Él les respondió: Vayamos a otra parte, a predicar también en las poblaciones vecinas, porque para eso he salido.

Y fue por toda la Galilea, predicando en las sinagogas de ellos y expulsando demonios”.


No es que Jesús rezase mucho, estaba siempre en oración; aunque unas veces se le notaba más que otras. Y no rezaba porque le gustase, sino porque eso era su vida. Como el que respira, no lo hace porque le agrade; sino porque sin respirar muere.

Recuerdo que en cierta ocasión, después que hubo orado durante largo tiempo, nos dijo a nosotros sus discípulos: Oren siempre, pero no con muchas palabras. Luego, como nos viera inquietos y nerviosos, nos preguntó: ¿Qué les pasa?

Simón Pedro le respondió: Todo el mundo te busca. Quieren que les hables.

Él mirándonos nos dijo: Hace un momento les decía que al rezar no dijeran muchas palabras, este consejo también lo extiendo a su predicar. No hablen mucho, porque sus palabras se convertirán en ruido. Y sobre todo, no hablen cuando la gente se lo pida con mucha insistencia. Tengan en cuenta que hay muchas personas que necesitan llenar su vacío con ruidos para sentirse bien. En ellos, las palabras que les digan de más, les servirán para adormecerles, no para hacerles cambiar.

Luego, dirigiéndose a todos los que estábamos allí, nos apremió a marchar: Vayamos a otra parte, a predicar también en las poblaciones vecinas, porque para eso he salido.

MARCOS 1, 40-45

“Se acercó a Jesús un leproso para pedirle ayuda y, cayendo de rodillas, le dijo: Si quieres, puedes purificarme. Jesús, conmovido, extendió la mano y lo tocó, diciendo: Lo quiero, queda purificado.

········

## COMPRUEBA TU COMPRENSIÓN
1. ¿Qué le respondió Simón Pedro a Jesús en el texto sobre Jesús y la oración?
2. Extrae del texto sobre Jesús y la oración el fragmento que va desde "No es que Jesús" hasta "sin respirar muere.", sin cambiar nada.
3. Continúa el texto sobre Jesús y la oración a partir de su última frase.
El listado procede de una fuente distinta de la del texto.

## LISTADO DE REGISTROS
········

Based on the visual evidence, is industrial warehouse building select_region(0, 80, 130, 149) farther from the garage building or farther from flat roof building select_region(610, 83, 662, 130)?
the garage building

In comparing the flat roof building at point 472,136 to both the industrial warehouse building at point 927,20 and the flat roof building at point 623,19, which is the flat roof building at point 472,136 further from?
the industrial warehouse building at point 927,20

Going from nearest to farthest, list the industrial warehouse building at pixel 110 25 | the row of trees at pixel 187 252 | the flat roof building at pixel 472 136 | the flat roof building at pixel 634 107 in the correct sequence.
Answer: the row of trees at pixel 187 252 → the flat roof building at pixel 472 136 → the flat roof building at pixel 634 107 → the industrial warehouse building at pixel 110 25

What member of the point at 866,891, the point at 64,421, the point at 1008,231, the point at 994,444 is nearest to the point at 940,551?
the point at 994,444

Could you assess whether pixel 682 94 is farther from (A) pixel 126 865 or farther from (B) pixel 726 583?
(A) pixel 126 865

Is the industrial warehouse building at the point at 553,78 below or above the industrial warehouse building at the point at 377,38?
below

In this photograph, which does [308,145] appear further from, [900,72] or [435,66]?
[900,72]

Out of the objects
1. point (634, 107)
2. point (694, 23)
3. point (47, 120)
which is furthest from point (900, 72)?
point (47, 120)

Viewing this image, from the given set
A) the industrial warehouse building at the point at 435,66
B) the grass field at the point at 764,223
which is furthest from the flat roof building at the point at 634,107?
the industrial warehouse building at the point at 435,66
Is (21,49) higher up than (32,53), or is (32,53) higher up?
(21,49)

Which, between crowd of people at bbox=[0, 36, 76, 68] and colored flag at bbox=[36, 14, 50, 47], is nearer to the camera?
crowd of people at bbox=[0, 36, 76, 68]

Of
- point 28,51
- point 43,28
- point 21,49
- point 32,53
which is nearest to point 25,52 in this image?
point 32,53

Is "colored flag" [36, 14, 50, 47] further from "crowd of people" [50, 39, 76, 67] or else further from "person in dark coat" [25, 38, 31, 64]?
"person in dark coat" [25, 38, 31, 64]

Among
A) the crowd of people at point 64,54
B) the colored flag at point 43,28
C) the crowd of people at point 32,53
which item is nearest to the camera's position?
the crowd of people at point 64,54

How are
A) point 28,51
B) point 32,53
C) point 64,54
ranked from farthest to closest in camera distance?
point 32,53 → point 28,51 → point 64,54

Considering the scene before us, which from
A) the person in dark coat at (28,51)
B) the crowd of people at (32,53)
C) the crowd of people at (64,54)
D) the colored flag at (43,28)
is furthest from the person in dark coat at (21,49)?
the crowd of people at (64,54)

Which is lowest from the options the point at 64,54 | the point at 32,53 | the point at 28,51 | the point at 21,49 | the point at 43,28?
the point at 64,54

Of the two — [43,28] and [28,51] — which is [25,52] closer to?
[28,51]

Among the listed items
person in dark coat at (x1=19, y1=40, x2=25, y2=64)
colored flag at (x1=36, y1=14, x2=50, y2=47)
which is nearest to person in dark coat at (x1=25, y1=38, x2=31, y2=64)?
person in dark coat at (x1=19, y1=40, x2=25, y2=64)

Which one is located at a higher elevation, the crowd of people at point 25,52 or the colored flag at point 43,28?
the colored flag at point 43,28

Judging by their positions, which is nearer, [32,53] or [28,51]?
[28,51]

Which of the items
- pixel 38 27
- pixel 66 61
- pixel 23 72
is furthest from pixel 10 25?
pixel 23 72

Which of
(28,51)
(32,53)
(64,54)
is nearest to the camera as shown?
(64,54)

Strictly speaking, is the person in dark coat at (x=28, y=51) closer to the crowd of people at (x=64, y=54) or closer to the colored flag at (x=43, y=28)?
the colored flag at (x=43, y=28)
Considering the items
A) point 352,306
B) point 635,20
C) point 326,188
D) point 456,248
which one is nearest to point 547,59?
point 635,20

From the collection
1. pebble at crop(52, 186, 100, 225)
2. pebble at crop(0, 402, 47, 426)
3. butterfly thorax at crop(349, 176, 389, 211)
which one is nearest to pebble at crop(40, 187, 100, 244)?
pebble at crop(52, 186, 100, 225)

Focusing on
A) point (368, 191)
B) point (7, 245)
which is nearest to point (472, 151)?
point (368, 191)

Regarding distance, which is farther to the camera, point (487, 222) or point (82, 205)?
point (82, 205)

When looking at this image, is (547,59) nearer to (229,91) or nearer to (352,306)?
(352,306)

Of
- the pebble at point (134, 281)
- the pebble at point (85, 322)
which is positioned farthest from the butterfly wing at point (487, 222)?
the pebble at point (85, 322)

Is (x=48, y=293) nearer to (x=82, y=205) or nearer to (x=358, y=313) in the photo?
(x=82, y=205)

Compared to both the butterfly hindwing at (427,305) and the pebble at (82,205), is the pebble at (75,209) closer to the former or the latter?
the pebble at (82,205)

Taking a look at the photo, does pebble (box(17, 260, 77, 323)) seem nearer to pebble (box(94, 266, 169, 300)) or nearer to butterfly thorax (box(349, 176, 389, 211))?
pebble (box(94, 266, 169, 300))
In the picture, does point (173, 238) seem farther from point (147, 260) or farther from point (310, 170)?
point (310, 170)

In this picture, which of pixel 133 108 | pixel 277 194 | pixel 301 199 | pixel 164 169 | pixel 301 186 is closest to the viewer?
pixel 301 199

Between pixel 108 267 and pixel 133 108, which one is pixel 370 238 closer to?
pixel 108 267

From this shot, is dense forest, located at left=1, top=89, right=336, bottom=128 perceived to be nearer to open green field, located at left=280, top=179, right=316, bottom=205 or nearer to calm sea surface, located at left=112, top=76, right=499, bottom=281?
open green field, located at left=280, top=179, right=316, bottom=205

········

## RESPUESTAS DE LA ACTIVIDAD
1. Le respondió: «Todo el mundo te busca. Quieren que les hables».

2.
No es que Jesús rezase mucho, estaba siempre en oración; aunque unas veces se le notaba más que otras. Y no rezaba porque le gustase, sino porque eso era su vida. Como el que respira, no lo hace porque le agrade; sino porque sin respirar muere.

3.
En seguida la lepra desapareció y quedó purificado. Jesús lo despidió, advirtiéndole severamente: No le digas nada a nadie, pero ve a presentarte al sacerdote y entrega por tu purificación la ofrenda que ordenó Moisés, para que les sirva de testimonio.

Sin embargo, apenas se fue, empezó a proclamarlo a todo el mundo, divulgando lo sucedido, de tal manera que Jesús ya no podía entrar públicamente en ninguna ciudad, sino que debía quedarse afuera, en lugares desiertos. Y acudían a él de todas partes”.


A Jesús no le gustaba que fueran por ahí hablando de él y de lo que hacía. Él prefería el anonimato, el pasar desapercibido. Por eso muchas veces prohibía, a las personas que curaba, el que hablasen de él; aunque raramente le hacían caso. Él quería que cada persona le descubriera por sí misma, no por lo que otros le contaran.

Este secretismo de Jesús siempre nos llamó la atención. No le entendimos nunca del todo porque no encajaba con nuestra manera de ser.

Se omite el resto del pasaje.